## Problem
Could you print every one of the lines below word for word, without changing anything?

(Items listed in a dataset)
* * * * * * *
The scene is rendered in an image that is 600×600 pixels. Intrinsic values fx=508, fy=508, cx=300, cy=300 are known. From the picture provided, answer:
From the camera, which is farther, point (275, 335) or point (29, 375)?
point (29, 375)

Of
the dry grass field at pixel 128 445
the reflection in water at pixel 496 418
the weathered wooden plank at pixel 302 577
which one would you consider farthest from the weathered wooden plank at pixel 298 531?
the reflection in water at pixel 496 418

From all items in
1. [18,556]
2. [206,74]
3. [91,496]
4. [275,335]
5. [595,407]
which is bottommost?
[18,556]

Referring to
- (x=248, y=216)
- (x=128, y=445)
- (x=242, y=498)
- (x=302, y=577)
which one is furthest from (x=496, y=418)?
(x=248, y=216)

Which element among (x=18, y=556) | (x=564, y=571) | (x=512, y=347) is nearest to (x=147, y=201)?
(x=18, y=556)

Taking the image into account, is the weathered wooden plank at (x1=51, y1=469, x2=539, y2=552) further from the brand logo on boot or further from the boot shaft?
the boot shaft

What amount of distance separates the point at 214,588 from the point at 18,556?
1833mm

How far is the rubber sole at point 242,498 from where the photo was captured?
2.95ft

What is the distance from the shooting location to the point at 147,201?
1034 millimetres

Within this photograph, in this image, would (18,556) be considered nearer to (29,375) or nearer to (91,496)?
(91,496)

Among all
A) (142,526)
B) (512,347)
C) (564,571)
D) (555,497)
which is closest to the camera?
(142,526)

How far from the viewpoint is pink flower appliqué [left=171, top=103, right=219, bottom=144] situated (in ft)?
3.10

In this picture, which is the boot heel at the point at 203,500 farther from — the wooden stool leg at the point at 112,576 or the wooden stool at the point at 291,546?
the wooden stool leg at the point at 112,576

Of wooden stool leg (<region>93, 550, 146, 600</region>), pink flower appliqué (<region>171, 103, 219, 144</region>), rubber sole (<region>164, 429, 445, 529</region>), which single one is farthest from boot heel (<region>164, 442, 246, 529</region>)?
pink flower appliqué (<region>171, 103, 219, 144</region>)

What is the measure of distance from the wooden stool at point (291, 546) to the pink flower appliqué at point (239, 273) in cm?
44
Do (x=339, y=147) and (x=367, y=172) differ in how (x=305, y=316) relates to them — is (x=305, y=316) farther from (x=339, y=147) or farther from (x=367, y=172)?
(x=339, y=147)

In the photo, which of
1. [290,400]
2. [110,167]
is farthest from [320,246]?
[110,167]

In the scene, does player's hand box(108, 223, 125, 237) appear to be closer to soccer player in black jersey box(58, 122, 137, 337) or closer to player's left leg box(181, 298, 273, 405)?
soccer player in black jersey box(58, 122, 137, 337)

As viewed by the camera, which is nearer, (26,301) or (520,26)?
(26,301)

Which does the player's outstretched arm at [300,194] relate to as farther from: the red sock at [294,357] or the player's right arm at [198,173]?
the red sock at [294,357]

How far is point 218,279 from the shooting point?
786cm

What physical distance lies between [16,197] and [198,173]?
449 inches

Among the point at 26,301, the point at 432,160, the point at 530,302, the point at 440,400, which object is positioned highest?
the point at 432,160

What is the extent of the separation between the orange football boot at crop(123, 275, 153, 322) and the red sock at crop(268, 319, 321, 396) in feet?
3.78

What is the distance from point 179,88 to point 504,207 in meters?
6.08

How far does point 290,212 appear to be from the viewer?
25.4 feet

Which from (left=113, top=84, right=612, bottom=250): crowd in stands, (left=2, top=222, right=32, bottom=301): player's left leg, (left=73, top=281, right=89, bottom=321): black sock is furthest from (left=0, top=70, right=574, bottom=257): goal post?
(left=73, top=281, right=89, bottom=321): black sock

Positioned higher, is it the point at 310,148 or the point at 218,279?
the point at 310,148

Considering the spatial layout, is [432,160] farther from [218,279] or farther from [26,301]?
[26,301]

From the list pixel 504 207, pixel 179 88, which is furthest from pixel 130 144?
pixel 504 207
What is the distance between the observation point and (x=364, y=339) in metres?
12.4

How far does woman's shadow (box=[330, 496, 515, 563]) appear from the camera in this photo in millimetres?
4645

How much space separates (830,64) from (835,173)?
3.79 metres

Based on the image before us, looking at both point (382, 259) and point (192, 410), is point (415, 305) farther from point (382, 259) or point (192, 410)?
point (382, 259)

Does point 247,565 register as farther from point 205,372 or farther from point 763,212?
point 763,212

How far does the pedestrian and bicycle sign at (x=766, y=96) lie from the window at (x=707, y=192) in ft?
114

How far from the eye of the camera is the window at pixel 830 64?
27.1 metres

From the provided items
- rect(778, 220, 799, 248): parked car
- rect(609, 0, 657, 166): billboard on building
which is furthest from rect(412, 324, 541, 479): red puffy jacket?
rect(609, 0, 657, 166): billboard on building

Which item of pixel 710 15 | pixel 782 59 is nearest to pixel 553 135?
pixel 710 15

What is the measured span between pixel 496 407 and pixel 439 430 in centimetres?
* * * * * * *
## Completed exercise
The scene is rendered in an image that is 600×600 pixels. Intrinsic values fx=508, fy=508, cx=300, cy=300 are known. From the picture provided, answer:
From the camera, which is farther, point (275, 335) or point (29, 375)?
point (29, 375)

Of
the dry grass field at pixel 128 445
the reflection in water at pixel 496 418
the weathered wooden plank at pixel 302 577
which one would you consider farthest from the weathered wooden plank at pixel 298 531?
the reflection in water at pixel 496 418

From all items in
1. [18,556]
2. [206,74]
3. [91,496]
4. [275,335]
5. [595,407]
which is bottommost?
[18,556]

Referring to
- (x=248, y=216)
- (x=128, y=445)
- (x=242, y=498)
- (x=302, y=577)
which one is furthest from (x=496, y=418)?
(x=248, y=216)

Which element among (x=18, y=556) | (x=564, y=571) | (x=512, y=347) is nearest to (x=147, y=201)?
(x=18, y=556)

Taking the image into account, is the weathered wooden plank at (x1=51, y1=469, x2=539, y2=552) further from the brand logo on boot or further from the boot shaft?
the boot shaft

What amount of distance separates the point at 214,588 from the point at 18,556?
1833mm

How far is the rubber sole at point 242,498 from where the photo was captured?
2.95ft

What is the distance from the shooting location to the point at 147,201?
1034 millimetres

Within this photograph, in this image, would (18,556) be considered nearer to (29,375) or nearer to (91,496)?
(91,496)

Among all
A) (142,526)
B) (512,347)
C) (564,571)
D) (555,497)
which is closest to the camera?
(142,526)

How far from the viewpoint is pink flower appliqué [left=171, top=103, right=219, bottom=144] situated (in ft)?
3.10

In this picture, which is the boot heel at the point at 203,500 farther from — the wooden stool leg at the point at 112,576 or the wooden stool at the point at 291,546?
the wooden stool leg at the point at 112,576

Of wooden stool leg (<region>93, 550, 146, 600</region>), pink flower appliqué (<region>171, 103, 219, 144</region>), rubber sole (<region>164, 429, 445, 529</region>), which single one is farthest from boot heel (<region>164, 442, 246, 529</region>)?
pink flower appliqué (<region>171, 103, 219, 144</region>)

What is the measure of distance from the wooden stool at point (291, 546) to the pink flower appliqué at point (239, 273) in cm?
44
Do (x=339, y=147) and (x=367, y=172) differ in how (x=305, y=316) relates to them — is (x=305, y=316) farther from (x=339, y=147) or farther from (x=367, y=172)?
(x=339, y=147)

In the photo, which of
1. [290,400]
2. [110,167]
is farthest from [320,246]?
[110,167]

In the scene, does player's hand box(108, 223, 125, 237) appear to be closer to soccer player in black jersey box(58, 122, 137, 337) or closer to player's left leg box(181, 298, 273, 405)?
soccer player in black jersey box(58, 122, 137, 337)

As viewed by the camera, which is nearer, (26,301) or (520,26)?
(26,301)

Which does the player's outstretched arm at [300,194] relate to as farther from: the red sock at [294,357] or the player's right arm at [198,173]?
the red sock at [294,357]

How far is point 218,279 from the shooting point?
786cm

What physical distance lies between [16,197] and [198,173]?
449 inches

Among the point at 26,301, the point at 432,160, the point at 530,302, the point at 440,400, which object is positioned highest?
the point at 432,160

What is the extent of the separation between the orange football boot at crop(123, 275, 153, 322) and the red sock at crop(268, 319, 321, 396) in feet?
3.78

What is the distance from point 179,88 to point 504,207 in meters?
6.08

How far does point 290,212 appear to be from the viewer?
25.4 feet

Which from (left=113, top=84, right=612, bottom=250): crowd in stands, (left=2, top=222, right=32, bottom=301): player's left leg, (left=73, top=281, right=89, bottom=321): black sock is furthest from (left=0, top=70, right=574, bottom=257): goal post?
(left=73, top=281, right=89, bottom=321): black sock

Positioned higher, is it the point at 310,148 or the point at 218,279?
the point at 310,148

Considering the spatial layout, is [432,160] farther from [218,279] or farther from [26,301]?
[26,301]

From the list pixel 504 207, pixel 179 88, which is furthest from pixel 130 144?
pixel 504 207
What is the distance between the observation point and (x=364, y=339) in metres?
12.4

How far does woman's shadow (box=[330, 496, 515, 563]) appear from the camera in this photo in millimetres?
4645

How much space separates (830,64) from (835,173)?
3.79 metres

Based on the image before us, looking at both point (382, 259) and point (192, 410), is point (415, 305) farther from point (382, 259) or point (192, 410)?
point (382, 259)

Does point 247,565 register as farther from point 205,372 or farther from point 763,212?
point 763,212

How far does the pedestrian and bicycle sign at (x=766, y=96) lie from the window at (x=707, y=192) in ft?
114

How far from the eye of the camera is the window at pixel 830 64?
27.1 metres

From the provided items
- rect(778, 220, 799, 248): parked car
- rect(609, 0, 657, 166): billboard on building
which is furthest from rect(412, 324, 541, 479): red puffy jacket?
rect(609, 0, 657, 166): billboard on building

Which item of pixel 710 15 | pixel 782 59 is nearest to pixel 553 135?
pixel 710 15

What is the measured span between pixel 496 407 and pixel 439 430 in centimetres?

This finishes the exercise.